她的心跳漏跳了一拍,脸颊似乎更热了,脑子里不由自主地回响起曲荷刚才调侃的话。
“谢谢。”
“不客气。”
秦禹洲坐直身体,启动车子。
“那直接去餐厅?位置我已经订好了。”
“嗯,好。”
……
餐厅在顶层,环境清幽雅致,可以俯瞰着北城璀璨夜景。
秦禹洲预定的是一间私密性很好的小包厢,推开门,庄留月微微一愣。
包厢里布置得很用心。
柔和的灯光,舒缓的音乐,桌中央是一大束香槟玫瑰,旁边还有丝绒礼盒。
服务生退出后,包厢里只剩下他们两人。
庄留月在秦禹洲拉开的椅子上坐下,目光落在那束花和礼物上,有些不解地看向他。
“今天是什么特别的日子吗?怎么还准备这些?”
秦禹洲在她对面坐下,给她到了半杯红酒。
“如果一定要找一个特别的理由的话,那对我而言,每一次能和你像这样坐下来,安静地吃一顿饭,就是非常特别,非常值得纪念的事情。所以,我想庆祝一下,这个理由够充分吗?”
他的话语坦率而真诚,在庄留月心湖丢了一颗小石子,漾开了圈圈涟漪。
她握着酒杯的手指微微收紧,避开了他过于灼热的目光,低声说:“秦律师什么时候也学会说这些了……”
“不是学会,”
秦禹洲纠正,语气认真,“是发自内心。留月,我比你小几岁,或许在有些人看来不够稳重。但年龄从来不是衡量感情的标准。

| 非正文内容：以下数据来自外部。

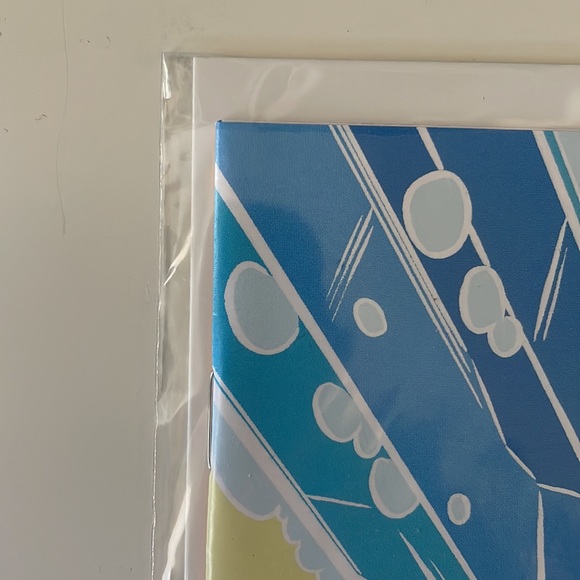 Adventure Time Fionna & Cake #1 "Ethan Rilley Variant" - Picture 2 of 5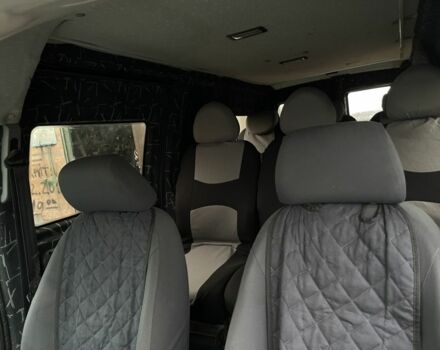 Белый Ситроен Jumpy, объемом двигателя 2 л и пробегом 360 тыс. км за 4500 $, фото 8 на Automoto.ua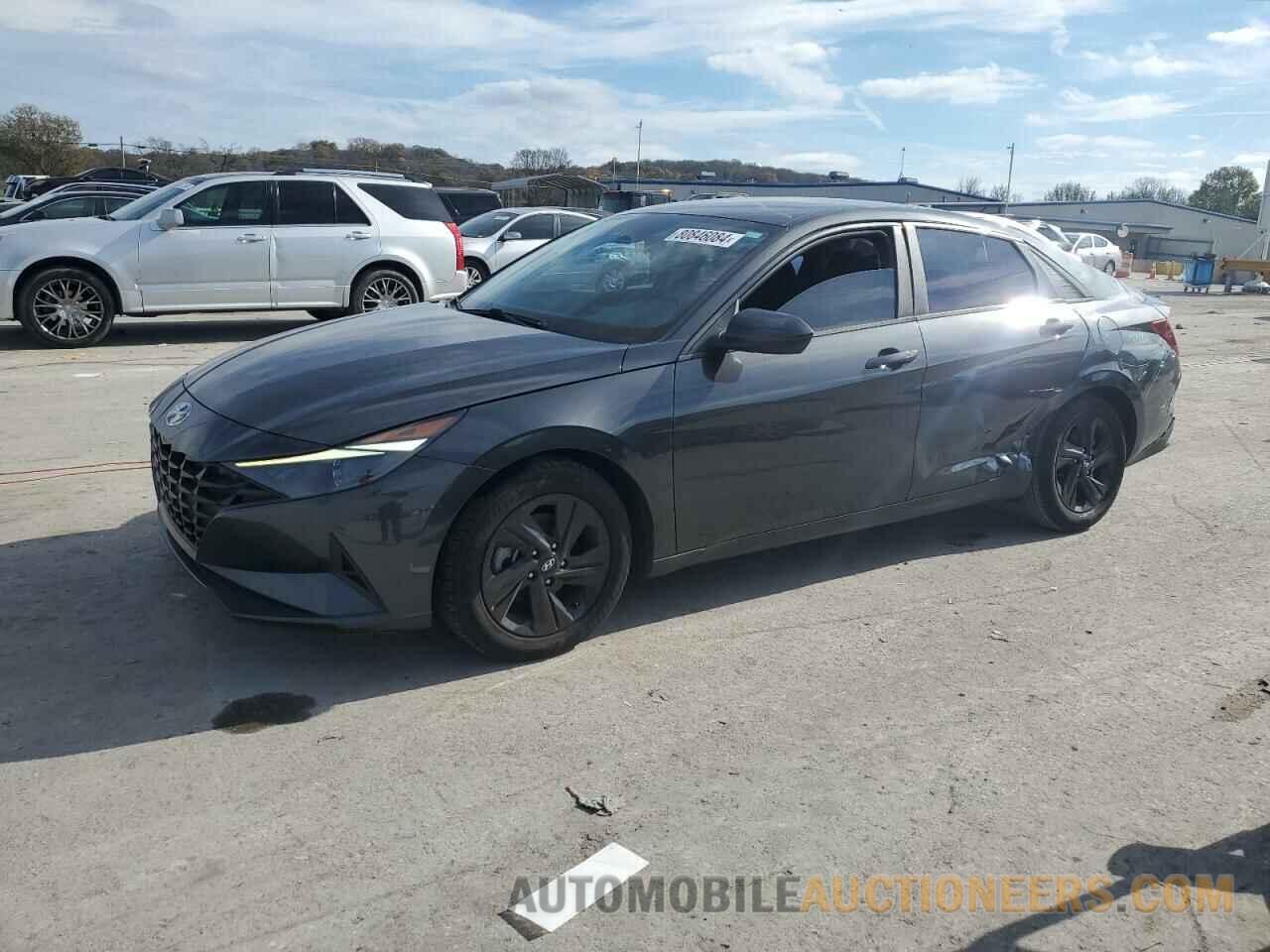 5NPLM4AG6PH095360 HYUNDAI ELANTRA 2023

我知道你经历过很多,心墙很高,也习惯了自己扛起一切。我不急,我可以等,可以用我的方式一点点靠近。但我也不想永远只做那个站在你身后,只能默默支持的朋友。”
他目光更加炽热地看着她。
“我想有一个正式的机会,一个可以光明正大关心你,照顾你,陪伴你和禧禧的机会。不是以朋友的身份,而是以一个追求者,或者说,一个希望成为你未来生活一部分的男人的身份。你愿意给我这样一个机会吗?”
他这直白的告白,让庄留月的心跳彻底乱了节奏。
她看着眼前这个年轻却沉稳的男人,他眼中的真诚和期待毫无掩饰。
过去几个月他的付出,此刻清晰回放。
曲荷的话也在耳边回响。
是啊,离婚证已经拿了,旧的故事已然终结。
她难道真的要因为一段失败的过去,就永远把自己封闭起来,拒绝所有新的可能吗?
她沉默了很久,久到秦禹洲眼中的光芒都开始微微黯淡,以为又一次被婉拒时,才听到她轻轻开口。

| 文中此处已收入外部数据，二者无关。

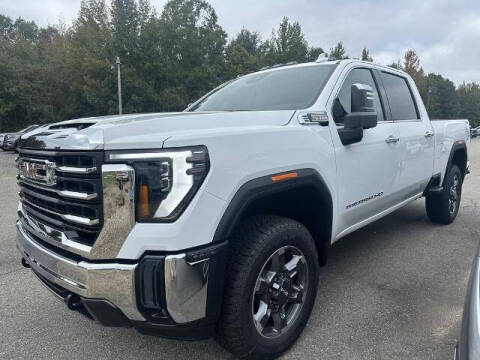2026 GMC Sierra 2500HD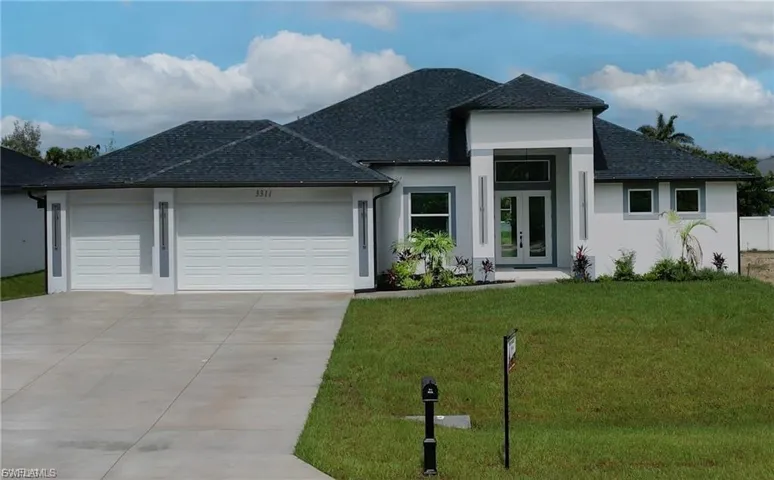 Front house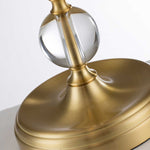 Quoizel Jenkins 1 Light Table Lamp QZ-JENKINS-TL-BB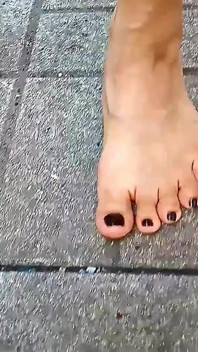 Berjalan kaki tanpa kaki di luar rumah vol 2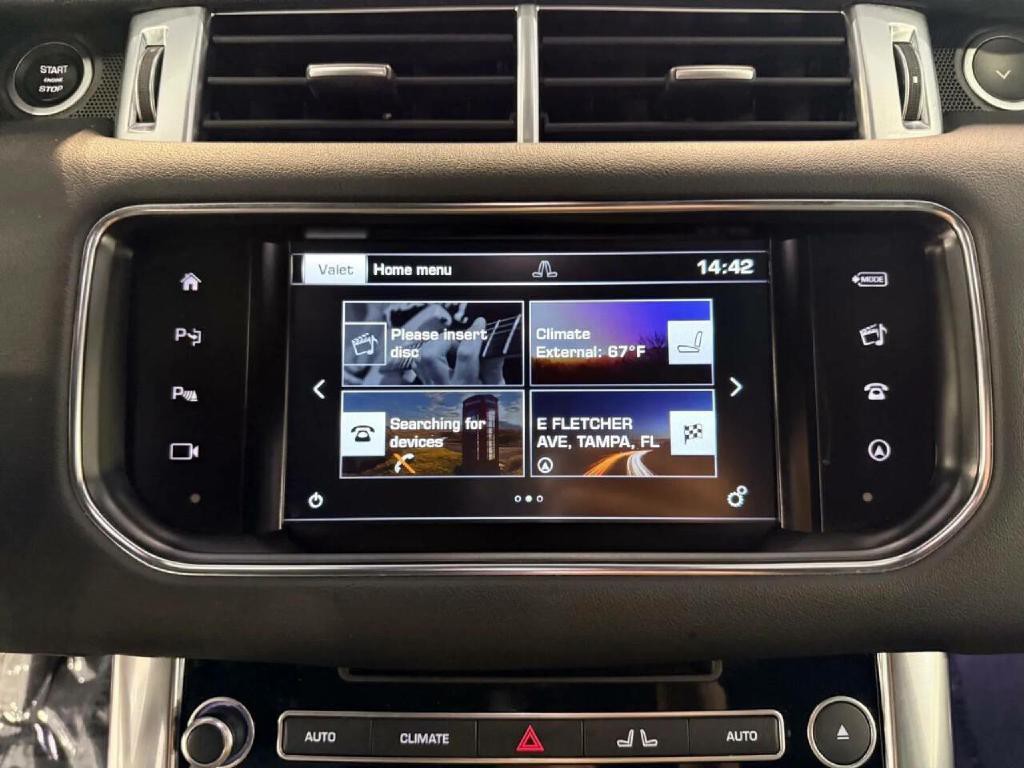 2016 Land Rover Range Rover Sport Image 23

“秦禹洲,我不确定自己是不是准备好了。我的心可能还有些乱。而且,我还有禧禧……”
“我知道。”
秦禹洲立刻接口,眼中重新燃起希望,“我不需要你立刻给我答案,也不需要你马上完全敞开心扉。
我们可以慢慢来,像朋友一样相处,但请允许我,以更明确的目标来对待你和禧禧。给我一个待考察的资格,好吗?如果最终你觉得我还是不合适,我绝不会纠缠。”
他姿态放得很低,却又不失尊严,给出的空间让人无法拒绝。
庄留月看着他,点了点头,端起酒杯,轻轻碰了一下他的杯子,“……好。”
一个字,让秦禹洲紧绷了一晚上的情绪终于松懈。
用餐的时候,秦禹洲细心周到,没有再提刚才的事情,庄留月也放松下来。
中途,她去了趟洗手间。
刚拐过走廊一个弯,迎面就和一个人撞了个满怀。
熟悉的清冷气息,夹杂着一丝淡淡的酒气和烟草味。